Pontius Pilot is a Chicago-based recording artist who performed in the Iverton High School auditorium last year as a reward for our junior class having a decent magazine fundraiser. Nothing takes the wind out of a concert’s sails like a Tuesday morning billing; even so, the student council dubbed the event Magazine Mega Gala, and, like that, Pontius Pilot became a legend. Though collectively, the Iverton High populace felt about his music the way one feels about their fourth-grade soccer trophy, or the crinkle-cut fries in the cafeteria: it’s a nostalgic love, weak at the root.

Sometimes talking with a sibling is like hiking in a foreign country only to round a corner and find your house. Penny and I are so different in so many ways–and yet, I know this place well.

One final note. I very much appreciate this movie for calling out the horrible racism present, via Micky Rooney’s character, in the movie Breakfast at Tiffany’s. The more people can get the word out, the fewer people will have to experience the slack-jawed discomfort I did.

Always and Forever Lara Jean
Jenny Han

Taken together, these three books encompass a picture of the many changes that happen during the final two years of high school. Relationships are formed and dissolved, people mature, families morph and change, and then there’s the question of what to do when it’s time for college.

In this final book Lara Jean works through the last few months of high school, which means navigating the college admissions acceptance and rejection, figuring out what is going to happen with her boyfriend, and helping her family to combine to accept a new member.

This is a new side to Daddy–bickering, losing his patience just barely. Trina brings it out in him, and I know it sounds strange, but I’m glad for it. It’s something I never realized was gone in him. There’s making do, living a pleasant life, no big ups or downs, and there’s all the friction and fire that come with being in love with someone. She takes forever to get ready, which drives him crazy, and she makes fun of his hobbies, like bird-watching and documentaries. But they fit.

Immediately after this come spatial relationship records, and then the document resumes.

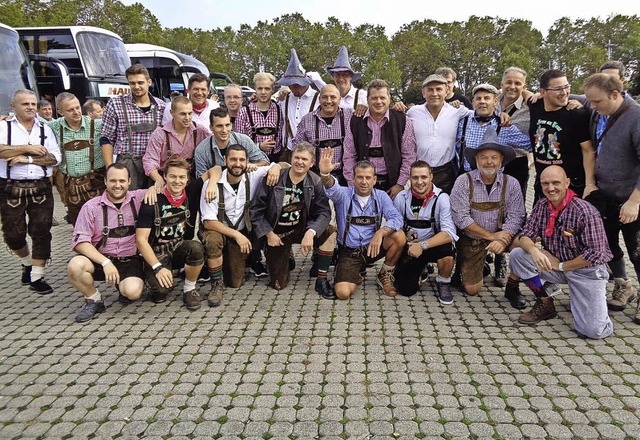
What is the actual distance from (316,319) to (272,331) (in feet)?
1.52

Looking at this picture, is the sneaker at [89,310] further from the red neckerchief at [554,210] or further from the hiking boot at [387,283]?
the red neckerchief at [554,210]

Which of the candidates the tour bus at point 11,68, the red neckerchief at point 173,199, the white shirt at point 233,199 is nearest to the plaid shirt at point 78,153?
the red neckerchief at point 173,199

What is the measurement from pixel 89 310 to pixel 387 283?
2959mm

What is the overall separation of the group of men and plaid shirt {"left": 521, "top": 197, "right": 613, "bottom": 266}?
0.04ft

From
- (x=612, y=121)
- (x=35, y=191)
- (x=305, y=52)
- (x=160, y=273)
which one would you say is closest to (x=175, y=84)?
(x=35, y=191)

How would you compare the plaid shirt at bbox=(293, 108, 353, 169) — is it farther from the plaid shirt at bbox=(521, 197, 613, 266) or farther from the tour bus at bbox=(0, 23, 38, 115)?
the tour bus at bbox=(0, 23, 38, 115)

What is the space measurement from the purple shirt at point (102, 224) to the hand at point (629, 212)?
4462 mm

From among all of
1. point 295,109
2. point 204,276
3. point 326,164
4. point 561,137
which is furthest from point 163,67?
point 561,137

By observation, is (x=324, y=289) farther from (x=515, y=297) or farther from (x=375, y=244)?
(x=515, y=297)

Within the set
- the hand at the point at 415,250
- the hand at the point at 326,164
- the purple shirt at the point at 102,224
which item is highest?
the hand at the point at 326,164

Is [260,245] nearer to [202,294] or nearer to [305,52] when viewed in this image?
[202,294]

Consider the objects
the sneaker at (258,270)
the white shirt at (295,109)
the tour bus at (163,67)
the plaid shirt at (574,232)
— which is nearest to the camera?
the plaid shirt at (574,232)

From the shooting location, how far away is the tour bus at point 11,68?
9492 millimetres

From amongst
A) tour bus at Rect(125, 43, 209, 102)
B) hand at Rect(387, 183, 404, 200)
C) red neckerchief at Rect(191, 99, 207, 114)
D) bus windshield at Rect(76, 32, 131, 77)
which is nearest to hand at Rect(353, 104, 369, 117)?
hand at Rect(387, 183, 404, 200)
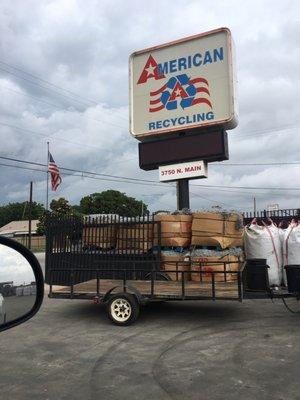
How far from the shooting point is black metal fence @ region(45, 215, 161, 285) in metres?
10.9

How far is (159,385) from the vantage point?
5477mm

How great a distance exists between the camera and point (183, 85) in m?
17.6

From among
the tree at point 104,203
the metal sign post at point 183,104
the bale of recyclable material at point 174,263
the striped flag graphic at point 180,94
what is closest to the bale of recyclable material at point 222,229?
the bale of recyclable material at point 174,263

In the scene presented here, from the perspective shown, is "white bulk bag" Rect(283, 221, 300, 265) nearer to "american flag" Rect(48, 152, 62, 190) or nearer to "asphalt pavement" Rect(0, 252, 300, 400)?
"asphalt pavement" Rect(0, 252, 300, 400)

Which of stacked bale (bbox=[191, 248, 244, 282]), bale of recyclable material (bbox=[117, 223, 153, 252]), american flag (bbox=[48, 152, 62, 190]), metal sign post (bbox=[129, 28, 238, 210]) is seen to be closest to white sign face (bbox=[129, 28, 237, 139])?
metal sign post (bbox=[129, 28, 238, 210])

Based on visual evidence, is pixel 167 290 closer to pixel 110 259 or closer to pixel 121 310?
pixel 121 310

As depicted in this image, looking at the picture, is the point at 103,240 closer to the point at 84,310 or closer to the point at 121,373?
the point at 84,310

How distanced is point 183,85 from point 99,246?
8.67m

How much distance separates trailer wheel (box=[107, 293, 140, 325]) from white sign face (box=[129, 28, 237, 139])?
9.50 meters

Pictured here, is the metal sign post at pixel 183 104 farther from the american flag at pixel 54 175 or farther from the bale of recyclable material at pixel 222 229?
the american flag at pixel 54 175

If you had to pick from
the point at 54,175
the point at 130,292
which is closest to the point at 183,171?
the point at 130,292

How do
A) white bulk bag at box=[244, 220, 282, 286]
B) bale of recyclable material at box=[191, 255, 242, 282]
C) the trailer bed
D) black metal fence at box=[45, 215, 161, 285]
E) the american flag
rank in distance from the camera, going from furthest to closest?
1. the american flag
2. black metal fence at box=[45, 215, 161, 285]
3. bale of recyclable material at box=[191, 255, 242, 282]
4. white bulk bag at box=[244, 220, 282, 286]
5. the trailer bed

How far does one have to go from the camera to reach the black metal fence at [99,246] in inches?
430

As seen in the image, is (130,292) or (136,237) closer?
(130,292)
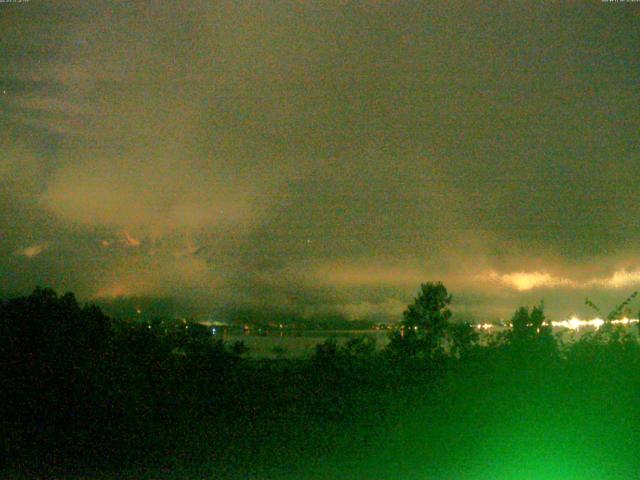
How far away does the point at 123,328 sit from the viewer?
13.4 meters

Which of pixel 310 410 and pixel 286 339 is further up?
pixel 286 339

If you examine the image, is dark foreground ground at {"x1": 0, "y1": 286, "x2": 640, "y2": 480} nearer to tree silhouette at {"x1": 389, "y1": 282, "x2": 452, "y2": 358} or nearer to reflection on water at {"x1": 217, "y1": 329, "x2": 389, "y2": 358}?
reflection on water at {"x1": 217, "y1": 329, "x2": 389, "y2": 358}

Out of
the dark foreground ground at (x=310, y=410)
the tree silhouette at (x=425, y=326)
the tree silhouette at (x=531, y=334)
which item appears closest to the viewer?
the dark foreground ground at (x=310, y=410)

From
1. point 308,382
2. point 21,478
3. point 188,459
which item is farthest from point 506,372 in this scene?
point 21,478

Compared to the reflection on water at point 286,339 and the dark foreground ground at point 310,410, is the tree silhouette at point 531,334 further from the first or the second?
the reflection on water at point 286,339

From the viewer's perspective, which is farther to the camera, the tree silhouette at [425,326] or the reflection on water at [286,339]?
the tree silhouette at [425,326]

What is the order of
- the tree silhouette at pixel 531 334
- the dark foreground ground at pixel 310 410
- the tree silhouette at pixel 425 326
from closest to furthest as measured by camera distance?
the dark foreground ground at pixel 310 410 → the tree silhouette at pixel 531 334 → the tree silhouette at pixel 425 326

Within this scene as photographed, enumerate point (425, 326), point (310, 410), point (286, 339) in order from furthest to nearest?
point (425, 326)
point (286, 339)
point (310, 410)

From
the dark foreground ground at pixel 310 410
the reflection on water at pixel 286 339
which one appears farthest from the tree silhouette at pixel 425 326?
the dark foreground ground at pixel 310 410

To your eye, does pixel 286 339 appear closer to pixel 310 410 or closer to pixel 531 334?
pixel 310 410

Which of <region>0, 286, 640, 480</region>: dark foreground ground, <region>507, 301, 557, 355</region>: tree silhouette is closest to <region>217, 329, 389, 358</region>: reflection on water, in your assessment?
<region>0, 286, 640, 480</region>: dark foreground ground

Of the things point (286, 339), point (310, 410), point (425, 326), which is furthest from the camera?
point (425, 326)

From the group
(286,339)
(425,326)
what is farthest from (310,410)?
(425,326)

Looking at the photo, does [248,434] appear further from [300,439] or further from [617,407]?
[617,407]
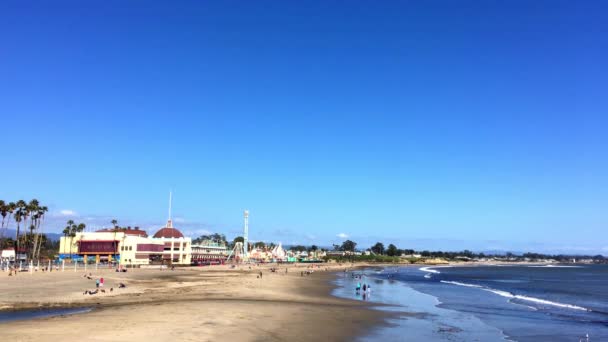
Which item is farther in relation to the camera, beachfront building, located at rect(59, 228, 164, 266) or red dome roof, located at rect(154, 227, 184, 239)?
red dome roof, located at rect(154, 227, 184, 239)

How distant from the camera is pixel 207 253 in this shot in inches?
5694

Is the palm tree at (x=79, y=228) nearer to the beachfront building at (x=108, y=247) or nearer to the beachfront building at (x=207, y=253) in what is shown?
the beachfront building at (x=108, y=247)

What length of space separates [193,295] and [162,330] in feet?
68.4

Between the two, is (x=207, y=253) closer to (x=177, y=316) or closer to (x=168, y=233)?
(x=168, y=233)

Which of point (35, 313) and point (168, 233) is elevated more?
point (168, 233)

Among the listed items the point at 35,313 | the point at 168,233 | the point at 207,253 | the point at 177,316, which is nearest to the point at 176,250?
the point at 168,233

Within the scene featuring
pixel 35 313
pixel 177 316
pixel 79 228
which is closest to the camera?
pixel 177 316

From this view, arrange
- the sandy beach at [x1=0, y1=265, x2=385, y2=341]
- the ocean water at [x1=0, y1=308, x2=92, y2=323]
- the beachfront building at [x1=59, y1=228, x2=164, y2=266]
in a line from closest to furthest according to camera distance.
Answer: the sandy beach at [x1=0, y1=265, x2=385, y2=341]
the ocean water at [x1=0, y1=308, x2=92, y2=323]
the beachfront building at [x1=59, y1=228, x2=164, y2=266]

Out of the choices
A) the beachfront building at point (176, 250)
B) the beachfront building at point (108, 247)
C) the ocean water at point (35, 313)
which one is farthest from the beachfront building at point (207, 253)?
the ocean water at point (35, 313)

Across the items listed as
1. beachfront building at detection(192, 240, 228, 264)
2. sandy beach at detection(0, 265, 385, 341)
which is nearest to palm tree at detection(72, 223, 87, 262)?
beachfront building at detection(192, 240, 228, 264)

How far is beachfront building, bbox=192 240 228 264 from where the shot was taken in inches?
5300

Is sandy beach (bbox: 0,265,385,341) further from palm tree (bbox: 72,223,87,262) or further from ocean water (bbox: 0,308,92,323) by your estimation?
palm tree (bbox: 72,223,87,262)

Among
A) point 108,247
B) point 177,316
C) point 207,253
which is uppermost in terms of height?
point 108,247

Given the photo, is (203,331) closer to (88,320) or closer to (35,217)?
(88,320)
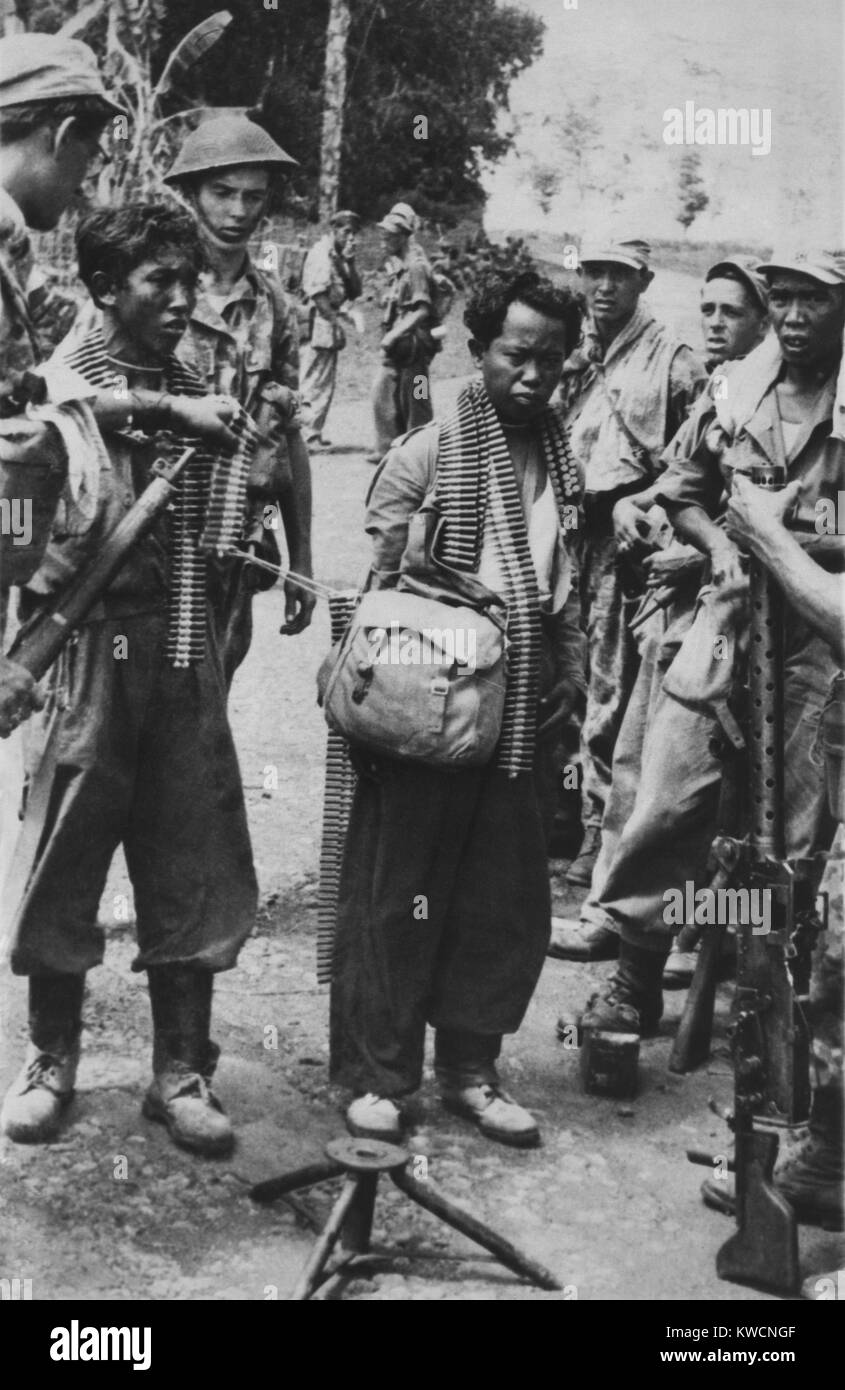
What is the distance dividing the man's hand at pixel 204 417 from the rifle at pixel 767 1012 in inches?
55.6

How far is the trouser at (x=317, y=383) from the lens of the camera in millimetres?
7732

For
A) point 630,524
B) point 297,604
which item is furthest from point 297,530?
point 630,524

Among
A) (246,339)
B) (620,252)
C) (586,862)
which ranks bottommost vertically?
(586,862)

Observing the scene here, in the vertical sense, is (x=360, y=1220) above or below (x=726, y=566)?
below

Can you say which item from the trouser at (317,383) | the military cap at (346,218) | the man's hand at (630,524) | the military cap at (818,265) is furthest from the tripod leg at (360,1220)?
the trouser at (317,383)

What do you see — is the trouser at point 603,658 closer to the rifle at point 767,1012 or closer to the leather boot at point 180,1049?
the rifle at point 767,1012

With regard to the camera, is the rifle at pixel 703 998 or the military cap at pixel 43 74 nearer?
the military cap at pixel 43 74

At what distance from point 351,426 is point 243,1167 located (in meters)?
4.67

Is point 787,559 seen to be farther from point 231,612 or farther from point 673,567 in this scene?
point 231,612

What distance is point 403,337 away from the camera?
818 cm

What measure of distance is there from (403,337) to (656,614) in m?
2.42

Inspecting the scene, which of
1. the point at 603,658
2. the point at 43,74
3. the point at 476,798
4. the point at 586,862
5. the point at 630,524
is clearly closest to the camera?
the point at 43,74

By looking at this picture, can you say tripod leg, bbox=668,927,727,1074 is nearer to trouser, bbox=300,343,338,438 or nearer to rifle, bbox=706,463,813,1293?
rifle, bbox=706,463,813,1293

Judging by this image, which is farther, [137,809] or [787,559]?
[137,809]
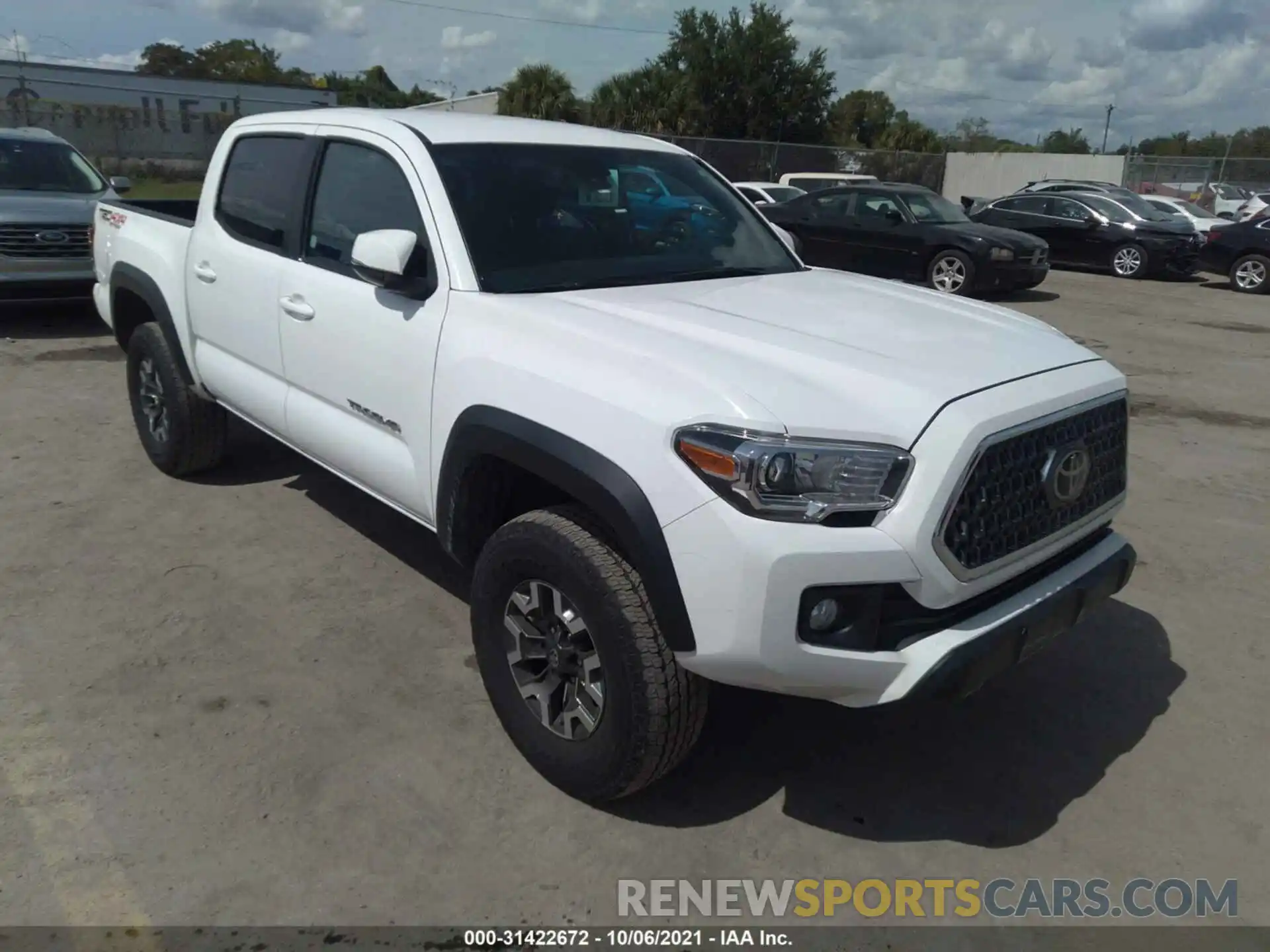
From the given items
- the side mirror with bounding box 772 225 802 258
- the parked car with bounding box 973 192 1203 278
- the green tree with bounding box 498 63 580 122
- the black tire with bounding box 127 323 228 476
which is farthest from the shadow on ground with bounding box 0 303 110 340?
the green tree with bounding box 498 63 580 122

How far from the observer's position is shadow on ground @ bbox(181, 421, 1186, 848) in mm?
2939

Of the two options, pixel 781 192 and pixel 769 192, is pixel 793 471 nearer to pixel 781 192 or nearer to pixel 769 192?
pixel 769 192

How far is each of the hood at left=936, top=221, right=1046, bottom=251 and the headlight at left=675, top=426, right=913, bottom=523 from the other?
39.3ft

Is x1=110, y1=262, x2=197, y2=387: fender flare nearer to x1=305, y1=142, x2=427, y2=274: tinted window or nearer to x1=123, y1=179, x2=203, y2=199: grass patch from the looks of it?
x1=305, y1=142, x2=427, y2=274: tinted window

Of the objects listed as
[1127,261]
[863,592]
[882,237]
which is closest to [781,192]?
[882,237]

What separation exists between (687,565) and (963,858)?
4.07ft

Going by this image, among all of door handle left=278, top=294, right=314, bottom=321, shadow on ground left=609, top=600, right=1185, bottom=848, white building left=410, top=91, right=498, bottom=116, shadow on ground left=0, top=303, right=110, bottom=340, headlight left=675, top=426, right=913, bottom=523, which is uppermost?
white building left=410, top=91, right=498, bottom=116

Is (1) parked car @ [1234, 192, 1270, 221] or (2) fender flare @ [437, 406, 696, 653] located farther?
(1) parked car @ [1234, 192, 1270, 221]

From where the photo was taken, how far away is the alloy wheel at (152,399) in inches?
207

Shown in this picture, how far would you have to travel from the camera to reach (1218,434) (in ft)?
23.6

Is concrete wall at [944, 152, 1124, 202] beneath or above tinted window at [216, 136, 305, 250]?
above

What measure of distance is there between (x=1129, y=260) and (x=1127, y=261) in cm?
3

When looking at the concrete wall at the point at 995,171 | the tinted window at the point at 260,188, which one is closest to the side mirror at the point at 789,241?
the tinted window at the point at 260,188

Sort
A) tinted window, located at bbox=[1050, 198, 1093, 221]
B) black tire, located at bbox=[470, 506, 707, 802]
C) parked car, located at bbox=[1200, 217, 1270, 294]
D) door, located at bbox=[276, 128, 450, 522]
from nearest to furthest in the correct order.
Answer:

Otis & Will Discover the Deep
Read for librarian book group

A short illustrated nonfiction story of two scientists/adventurers who take a very small vessel very far into the deep depths of the ocean. The illustrations capture both the curious spirit of Otis and Will, the claustrophobic confines of their deep sea vessel and the wonder of what they found in the deep water. The words capture the excitement and trepidation.

The one thing missing from this book was a clearer setting in time. I couldn’t tell from the illustrations or the text what year the deep sea dive was. The excellent back matter divulged that information, but it was distracting while reading the book.